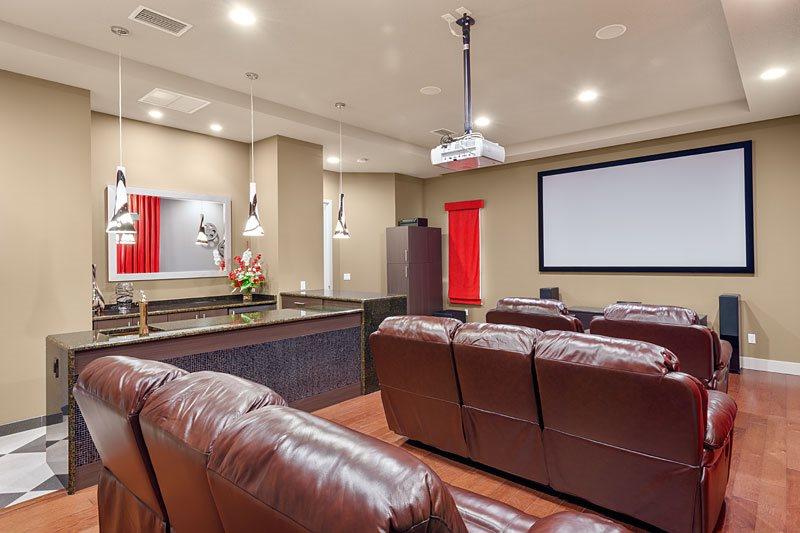 Formosa Gardens 45's home cinema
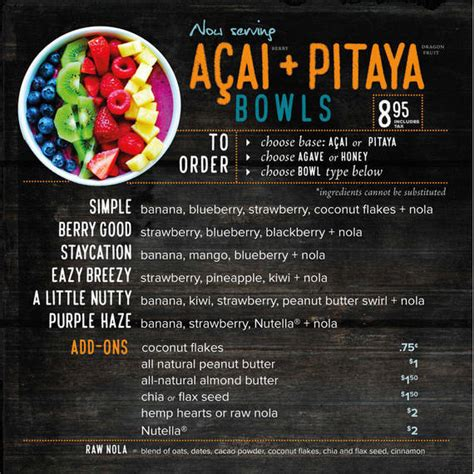 Come With Me Bowl Menu by Acai Bowl Craze Comes To New Providence At Bagel Cafe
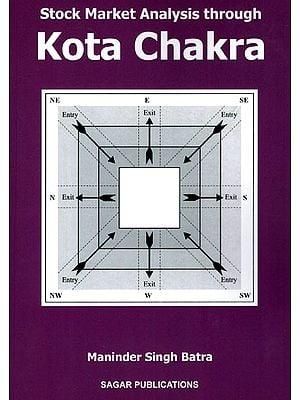 Stock Market Analysis Through Kota Chakra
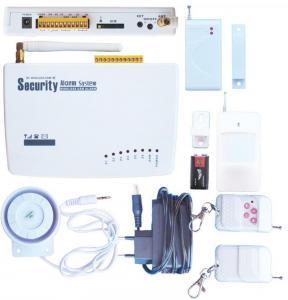 Sistem alarma wireless WLSX-GSM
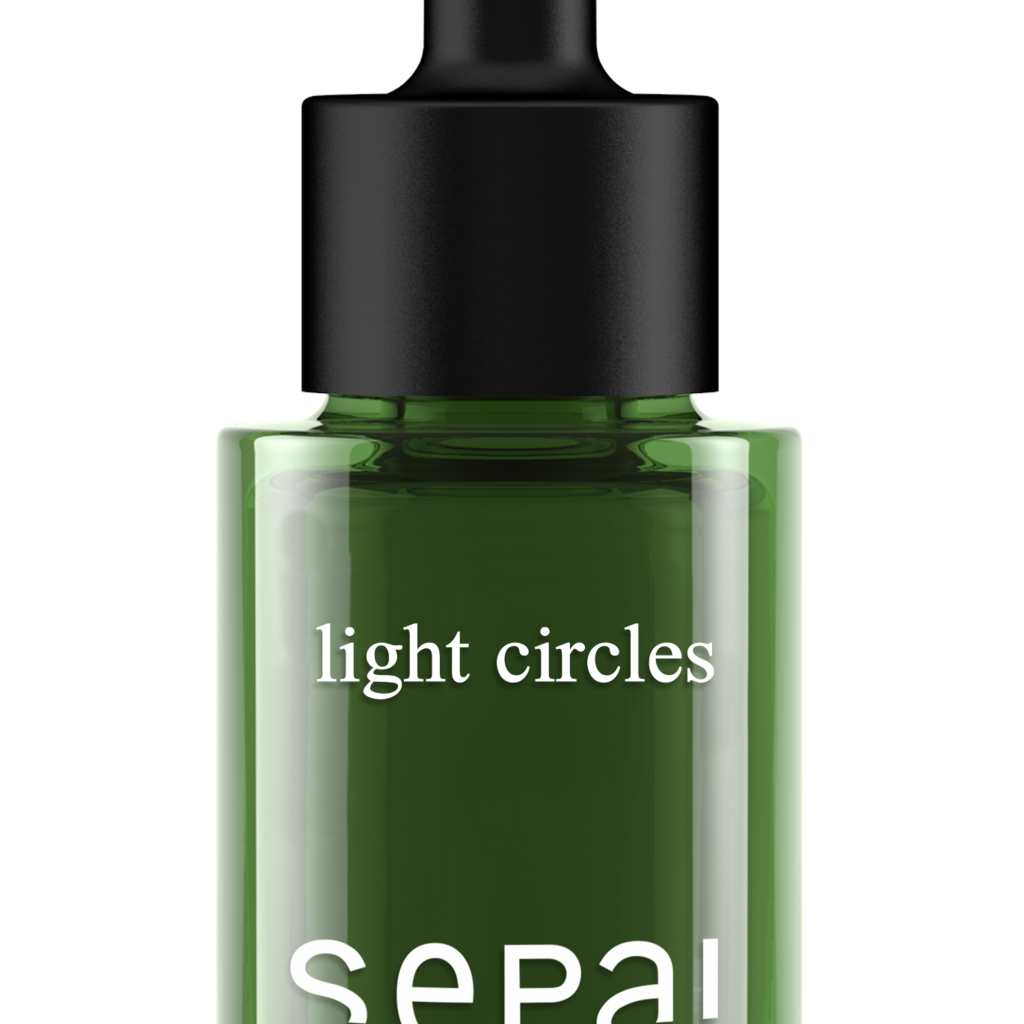 SEPAI Elixer Light Circles Oogserum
----------------------------------------
* [Task directions]: Could you repeat each line above exactly as written? Omit the pictures.

* [Reply to the exercise]:
 Formosa Gardens 45's home cinema
 Come With Me Bowl Menu by Acai Bowl Craze Comes To New Providence At Bagel Cafe
 Stock Market Analysis Through Kota Chakra
 Sistem alarma wireless WLSX-GSM
 SEPAI Elixer Light Circles Oogserum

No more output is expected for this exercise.